Attività da svolgere
(1) Secondo il testo su Kellogg e i corn flakes, quale professione esercitava John Harvey Kellogg?
(2) Trascriva il passo del testo su Kellogg e i corn flakes che inizia con le parole "Mental Floss racconta" e termina dopo "palpitations, and epilepsy.".
(3) Prosegua il testo su Kellogg e i corn flakes dal punto in cui si interrompe.

Testo proposto
┄┄┄┄┄┄┄┄┄┄┄┄┄┄┄┄┄┄┄┄
Mental Floss racconta di come John Harvey Kellogg, medico avventista del settimo giorno inventò i celebri corn flakes come parte dei suoi sforzi verso la promozione di una dieta vegetariana equilibrata.
Secondo le intenzioni del suo creatore tale dieta sarebbe stata un rimedio per curare, tra le varie cose, la masturbazione, vista ai tempi da molti medici come un comportamento patologico.
In his 1877 book Plain Facts for Old and Young: Embracing the Natural History and Hygiene of Organic Life, Kellogg cataloged 39 different symptoms liable to affect a chronic masturbator, including general infirmity, defective development, mood swings, fickleness, bashfulness, boldness, bad posture, stiff joints, fondness for spicy foods, acne, palpitations, and epilepsy.
┄┄┄┄┄┄┄┄┄┄┄┄┄┄┄┄┄┄┄┄
Voci fornite
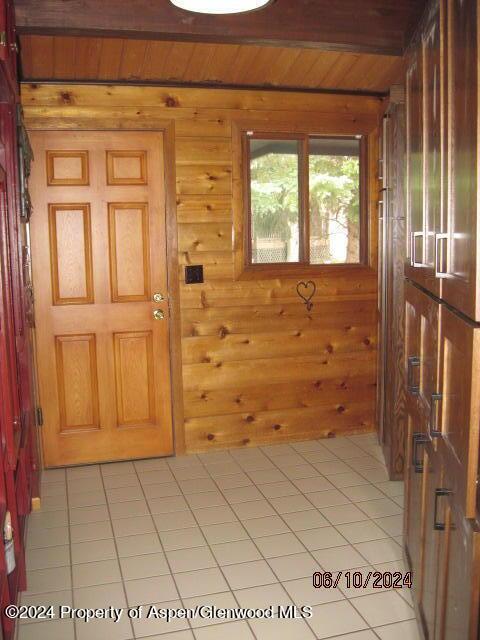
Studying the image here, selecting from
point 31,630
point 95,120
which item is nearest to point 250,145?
point 95,120

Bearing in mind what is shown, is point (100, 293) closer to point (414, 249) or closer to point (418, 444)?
point (414, 249)

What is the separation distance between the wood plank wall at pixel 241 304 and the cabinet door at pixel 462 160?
2.43 meters

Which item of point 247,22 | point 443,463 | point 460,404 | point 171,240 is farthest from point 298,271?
point 460,404

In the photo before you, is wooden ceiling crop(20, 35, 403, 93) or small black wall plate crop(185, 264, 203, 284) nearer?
wooden ceiling crop(20, 35, 403, 93)

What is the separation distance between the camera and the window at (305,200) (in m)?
3.93

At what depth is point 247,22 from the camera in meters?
2.77

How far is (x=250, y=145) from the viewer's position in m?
3.88

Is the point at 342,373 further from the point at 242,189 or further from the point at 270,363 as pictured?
the point at 242,189

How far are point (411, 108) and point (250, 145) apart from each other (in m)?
1.87

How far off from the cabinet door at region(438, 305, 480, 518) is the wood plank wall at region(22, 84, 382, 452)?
239 cm

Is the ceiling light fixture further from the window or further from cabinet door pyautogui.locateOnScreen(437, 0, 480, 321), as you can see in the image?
the window

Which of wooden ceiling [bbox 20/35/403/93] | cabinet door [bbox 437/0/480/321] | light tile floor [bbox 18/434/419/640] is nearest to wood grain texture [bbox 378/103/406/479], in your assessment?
light tile floor [bbox 18/434/419/640]

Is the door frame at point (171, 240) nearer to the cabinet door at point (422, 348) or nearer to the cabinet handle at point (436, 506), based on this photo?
the cabinet door at point (422, 348)

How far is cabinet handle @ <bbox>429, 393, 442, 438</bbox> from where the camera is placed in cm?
165
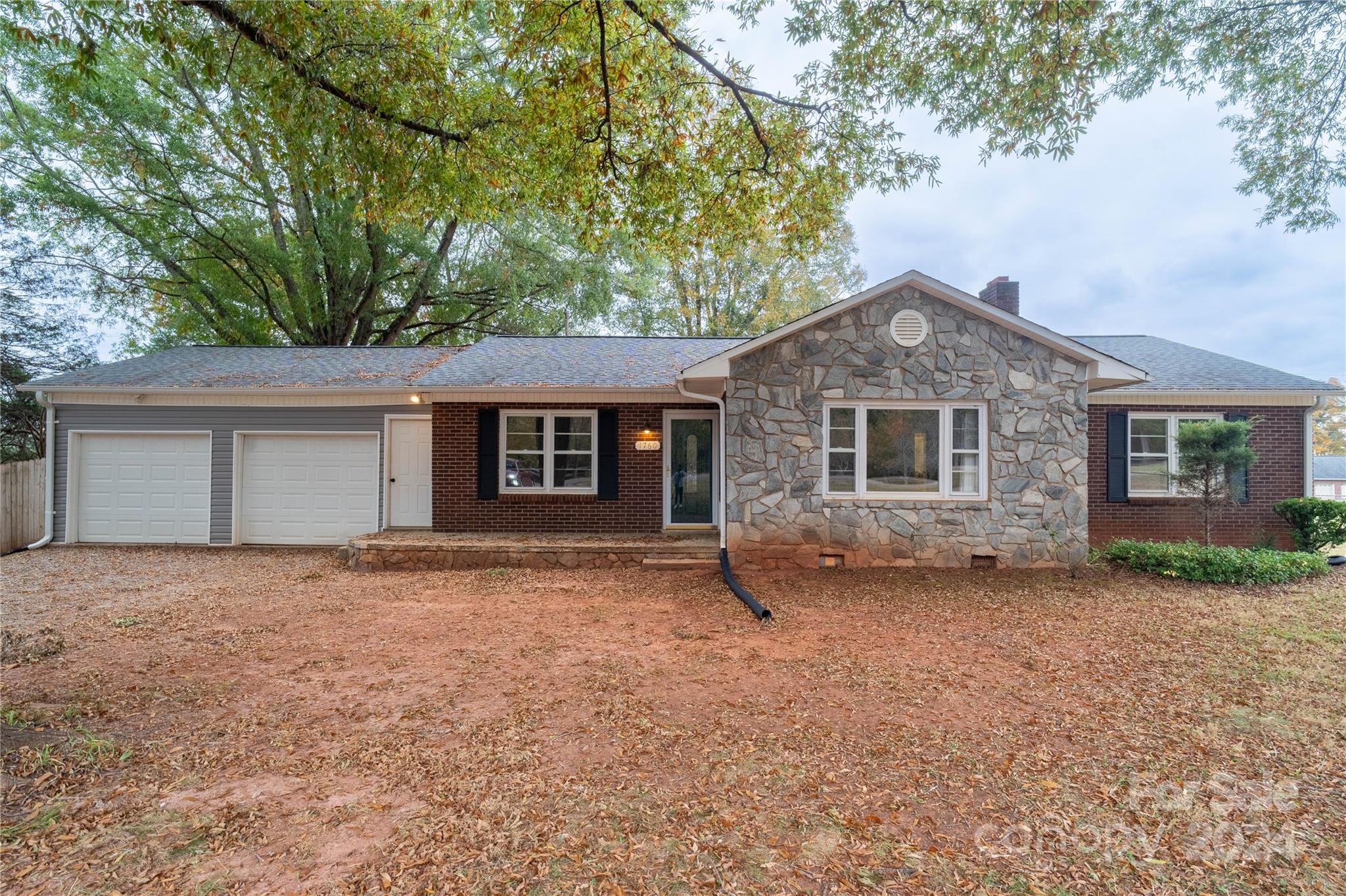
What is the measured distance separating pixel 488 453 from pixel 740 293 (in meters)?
15.4

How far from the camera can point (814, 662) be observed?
15.0ft

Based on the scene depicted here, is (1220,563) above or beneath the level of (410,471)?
beneath

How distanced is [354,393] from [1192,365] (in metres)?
14.7

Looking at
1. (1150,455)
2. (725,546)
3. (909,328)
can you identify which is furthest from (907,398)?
(1150,455)

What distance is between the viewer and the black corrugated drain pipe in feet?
18.6

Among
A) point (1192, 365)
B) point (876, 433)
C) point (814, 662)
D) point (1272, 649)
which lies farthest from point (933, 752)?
point (1192, 365)

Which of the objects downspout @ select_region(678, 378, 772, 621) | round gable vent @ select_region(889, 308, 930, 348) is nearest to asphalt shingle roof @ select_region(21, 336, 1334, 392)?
downspout @ select_region(678, 378, 772, 621)

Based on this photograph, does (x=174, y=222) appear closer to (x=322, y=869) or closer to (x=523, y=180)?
(x=523, y=180)

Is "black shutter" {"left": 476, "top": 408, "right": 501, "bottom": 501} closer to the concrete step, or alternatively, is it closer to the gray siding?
the gray siding

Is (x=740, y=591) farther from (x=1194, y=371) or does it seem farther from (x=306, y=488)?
(x=1194, y=371)

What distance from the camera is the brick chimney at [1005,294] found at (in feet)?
32.9

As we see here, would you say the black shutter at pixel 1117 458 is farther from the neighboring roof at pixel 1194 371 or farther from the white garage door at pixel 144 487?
the white garage door at pixel 144 487

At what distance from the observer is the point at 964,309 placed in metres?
7.71

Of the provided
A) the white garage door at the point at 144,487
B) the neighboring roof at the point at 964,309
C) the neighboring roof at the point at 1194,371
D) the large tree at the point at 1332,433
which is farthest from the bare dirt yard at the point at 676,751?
the large tree at the point at 1332,433
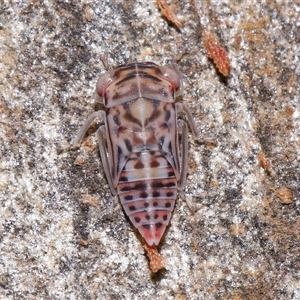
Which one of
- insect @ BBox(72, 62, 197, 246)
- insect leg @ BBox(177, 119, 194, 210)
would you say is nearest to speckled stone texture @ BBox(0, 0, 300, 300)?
insect leg @ BBox(177, 119, 194, 210)

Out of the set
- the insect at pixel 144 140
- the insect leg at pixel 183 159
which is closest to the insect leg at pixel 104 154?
the insect at pixel 144 140

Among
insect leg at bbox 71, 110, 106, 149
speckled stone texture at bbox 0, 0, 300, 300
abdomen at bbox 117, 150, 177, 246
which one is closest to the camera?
abdomen at bbox 117, 150, 177, 246

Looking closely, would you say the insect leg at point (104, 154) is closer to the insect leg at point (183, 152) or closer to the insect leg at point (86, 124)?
the insect leg at point (86, 124)

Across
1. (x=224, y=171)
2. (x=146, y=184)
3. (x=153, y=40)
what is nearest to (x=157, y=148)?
(x=146, y=184)

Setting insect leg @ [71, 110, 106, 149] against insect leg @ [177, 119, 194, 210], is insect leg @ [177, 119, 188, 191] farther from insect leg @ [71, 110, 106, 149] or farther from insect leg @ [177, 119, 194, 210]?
insect leg @ [71, 110, 106, 149]

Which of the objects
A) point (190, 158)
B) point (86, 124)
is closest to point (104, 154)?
point (86, 124)

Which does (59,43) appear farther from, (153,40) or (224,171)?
(224,171)
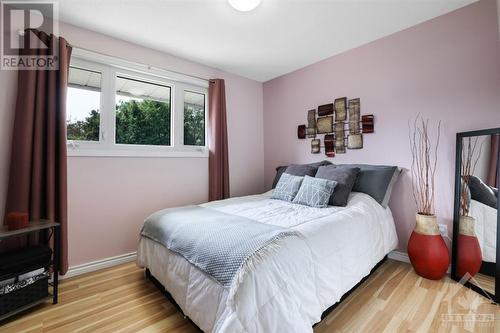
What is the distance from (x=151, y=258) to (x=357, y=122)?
2.53 m

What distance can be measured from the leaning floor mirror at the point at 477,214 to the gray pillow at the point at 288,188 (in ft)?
4.45

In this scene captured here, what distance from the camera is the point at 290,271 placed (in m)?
1.16

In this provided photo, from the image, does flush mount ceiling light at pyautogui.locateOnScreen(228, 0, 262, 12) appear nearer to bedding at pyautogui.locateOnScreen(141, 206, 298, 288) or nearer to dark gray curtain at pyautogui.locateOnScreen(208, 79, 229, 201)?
dark gray curtain at pyautogui.locateOnScreen(208, 79, 229, 201)

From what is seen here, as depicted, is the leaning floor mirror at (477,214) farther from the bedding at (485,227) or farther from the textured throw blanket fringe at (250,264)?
the textured throw blanket fringe at (250,264)

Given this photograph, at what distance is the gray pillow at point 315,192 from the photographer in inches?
82.9

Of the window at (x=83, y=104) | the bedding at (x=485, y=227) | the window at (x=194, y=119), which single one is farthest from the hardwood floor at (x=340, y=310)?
the window at (x=194, y=119)

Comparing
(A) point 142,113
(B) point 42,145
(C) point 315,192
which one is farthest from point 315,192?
(B) point 42,145

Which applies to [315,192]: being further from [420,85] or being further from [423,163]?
[420,85]

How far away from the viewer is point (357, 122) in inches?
105

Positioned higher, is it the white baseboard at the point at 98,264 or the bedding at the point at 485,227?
the bedding at the point at 485,227

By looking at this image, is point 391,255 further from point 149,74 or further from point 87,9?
point 87,9

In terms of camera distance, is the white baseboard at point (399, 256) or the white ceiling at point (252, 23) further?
the white baseboard at point (399, 256)

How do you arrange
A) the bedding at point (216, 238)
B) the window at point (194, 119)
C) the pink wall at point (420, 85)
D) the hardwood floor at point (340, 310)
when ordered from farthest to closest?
the window at point (194, 119) → the pink wall at point (420, 85) → the hardwood floor at point (340, 310) → the bedding at point (216, 238)

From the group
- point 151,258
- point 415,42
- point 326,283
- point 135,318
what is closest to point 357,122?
point 415,42
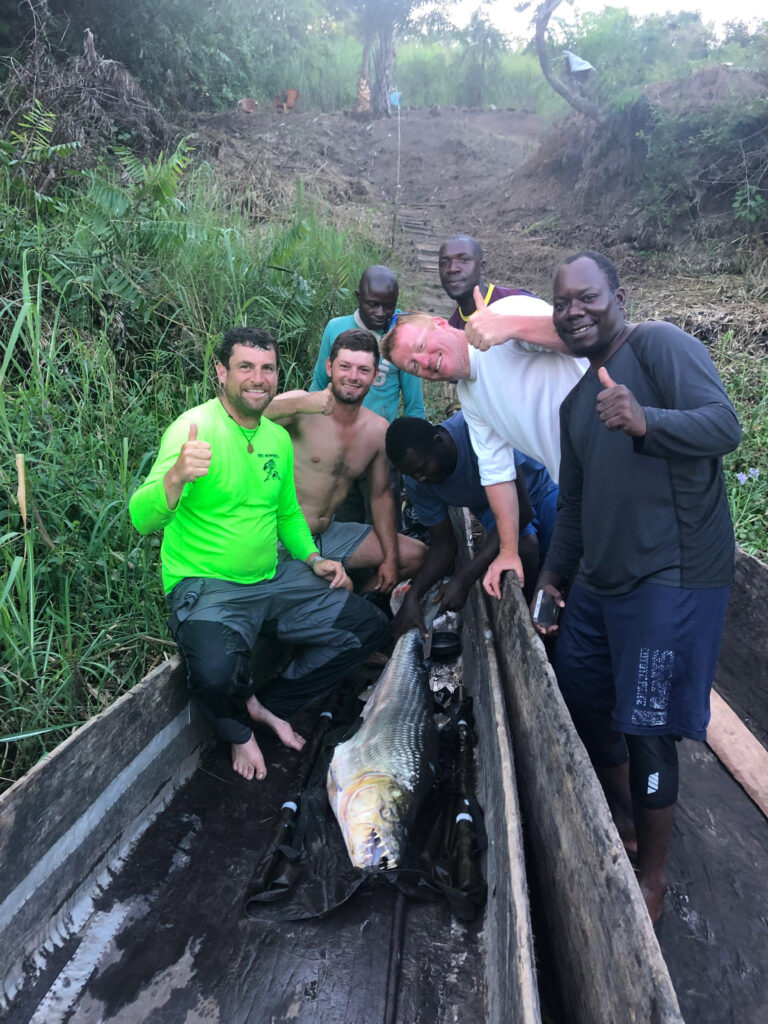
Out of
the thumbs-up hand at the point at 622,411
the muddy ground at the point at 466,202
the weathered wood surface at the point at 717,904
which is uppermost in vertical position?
the muddy ground at the point at 466,202

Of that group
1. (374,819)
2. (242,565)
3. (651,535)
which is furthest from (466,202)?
(374,819)

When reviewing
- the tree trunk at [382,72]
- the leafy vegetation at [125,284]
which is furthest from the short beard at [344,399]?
the tree trunk at [382,72]

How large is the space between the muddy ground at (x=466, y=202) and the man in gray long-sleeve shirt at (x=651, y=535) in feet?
17.6

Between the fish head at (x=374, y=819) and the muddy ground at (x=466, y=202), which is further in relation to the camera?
the muddy ground at (x=466, y=202)

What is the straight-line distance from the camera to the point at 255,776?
2.94 meters

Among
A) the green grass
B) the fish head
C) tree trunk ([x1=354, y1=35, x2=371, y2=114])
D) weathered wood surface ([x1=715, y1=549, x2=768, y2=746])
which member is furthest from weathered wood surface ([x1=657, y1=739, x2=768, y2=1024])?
tree trunk ([x1=354, y1=35, x2=371, y2=114])

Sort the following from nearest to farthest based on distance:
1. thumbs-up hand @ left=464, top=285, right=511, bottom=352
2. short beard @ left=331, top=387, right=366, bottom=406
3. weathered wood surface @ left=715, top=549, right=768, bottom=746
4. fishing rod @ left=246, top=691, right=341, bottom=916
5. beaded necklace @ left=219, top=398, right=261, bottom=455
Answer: fishing rod @ left=246, top=691, right=341, bottom=916, thumbs-up hand @ left=464, top=285, right=511, bottom=352, beaded necklace @ left=219, top=398, right=261, bottom=455, weathered wood surface @ left=715, top=549, right=768, bottom=746, short beard @ left=331, top=387, right=366, bottom=406

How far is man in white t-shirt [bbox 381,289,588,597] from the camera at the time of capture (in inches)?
116

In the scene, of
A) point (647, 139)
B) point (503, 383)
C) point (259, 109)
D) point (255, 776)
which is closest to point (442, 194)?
point (259, 109)

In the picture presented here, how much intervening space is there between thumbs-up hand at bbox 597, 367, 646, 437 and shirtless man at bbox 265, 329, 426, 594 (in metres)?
1.87

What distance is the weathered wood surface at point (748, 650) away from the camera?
329cm

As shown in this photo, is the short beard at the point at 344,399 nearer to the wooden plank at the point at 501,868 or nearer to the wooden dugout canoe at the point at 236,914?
the wooden plank at the point at 501,868

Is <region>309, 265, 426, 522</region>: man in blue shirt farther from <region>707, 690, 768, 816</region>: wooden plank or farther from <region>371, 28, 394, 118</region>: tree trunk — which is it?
<region>371, 28, 394, 118</region>: tree trunk

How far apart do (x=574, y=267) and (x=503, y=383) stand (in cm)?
83
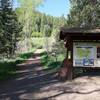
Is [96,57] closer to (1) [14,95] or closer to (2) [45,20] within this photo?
(1) [14,95]

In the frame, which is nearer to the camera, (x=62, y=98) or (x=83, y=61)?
(x=62, y=98)

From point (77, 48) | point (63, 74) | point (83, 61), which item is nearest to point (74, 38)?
point (77, 48)

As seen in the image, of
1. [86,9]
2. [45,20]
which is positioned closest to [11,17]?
[86,9]

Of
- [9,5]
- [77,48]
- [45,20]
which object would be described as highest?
[45,20]

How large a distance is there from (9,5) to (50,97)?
17.5 metres

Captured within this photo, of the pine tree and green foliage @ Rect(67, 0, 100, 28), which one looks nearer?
green foliage @ Rect(67, 0, 100, 28)

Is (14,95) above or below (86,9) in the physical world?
below

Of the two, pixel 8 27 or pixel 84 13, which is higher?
pixel 84 13

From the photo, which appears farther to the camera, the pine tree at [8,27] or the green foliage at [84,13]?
the pine tree at [8,27]

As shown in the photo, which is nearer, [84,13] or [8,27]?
[84,13]

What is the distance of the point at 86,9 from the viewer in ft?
55.9

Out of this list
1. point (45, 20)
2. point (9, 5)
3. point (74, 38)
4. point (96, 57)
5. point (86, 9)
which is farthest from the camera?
point (45, 20)

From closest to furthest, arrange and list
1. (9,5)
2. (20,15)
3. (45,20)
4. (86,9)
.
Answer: (86,9) < (9,5) < (20,15) < (45,20)

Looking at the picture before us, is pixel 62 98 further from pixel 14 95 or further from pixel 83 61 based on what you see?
pixel 83 61
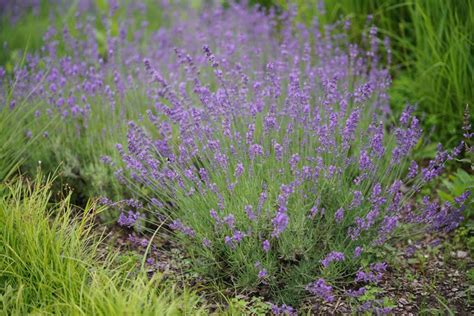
┄┄┄┄┄┄┄┄┄┄┄┄┄┄┄┄┄┄┄┄
Risposte scritte
(1) Era un medico avventista del settimo giorno.

(2)
Mental Floss racconta di come John Harvey Kellogg, medico avventista del settimo giorno inventò i celebri corn flakes come parte dei suoi sforzi verso la promozione di una dieta vegetariana equilibrata.
Secondo le intenzioni del suo creatore tale dieta sarebbe stata un rimedio per curare, tra le varie cose, la masturbazione, vista ai tempi da molti medici come un comportamento patologico.
In his 1877 book Plain Facts for Old and Young: Embracing the Natural History and Hygiene of Organic Life, Kellogg cataloged 39 different symptoms liable to affect a chronic masturbator, including general infirmity, defective development, mood swings, fickleness, bashfulness, boldness, bad posture, stiff joints, fondness for spicy foods, acne, palpitations, and epilepsy.

(3)
Kellogg’s solution to all this suffering was a healthy diet. He thought that meat and certain flavorful or seasoned foods increased sexual desire, and that plainer food, especially cereals and nuts, could curb it—an idea proposed in the mid-19th century by Sylvester Graham, a Presbyterian minister and eponym of the graham cracker.
I corn flakes non furono l’unica innovazione alimentare introdotta da Kellog.
Another of Kellogg’s health innovations, developed to clean out one‘s guts of impure materials, was an enema machine that ran water through the bowel and then followed it with a pint of yogurt—half delivered through the mouth and the other half through the anus. Unlike his granola, this invention didn’t really catch on.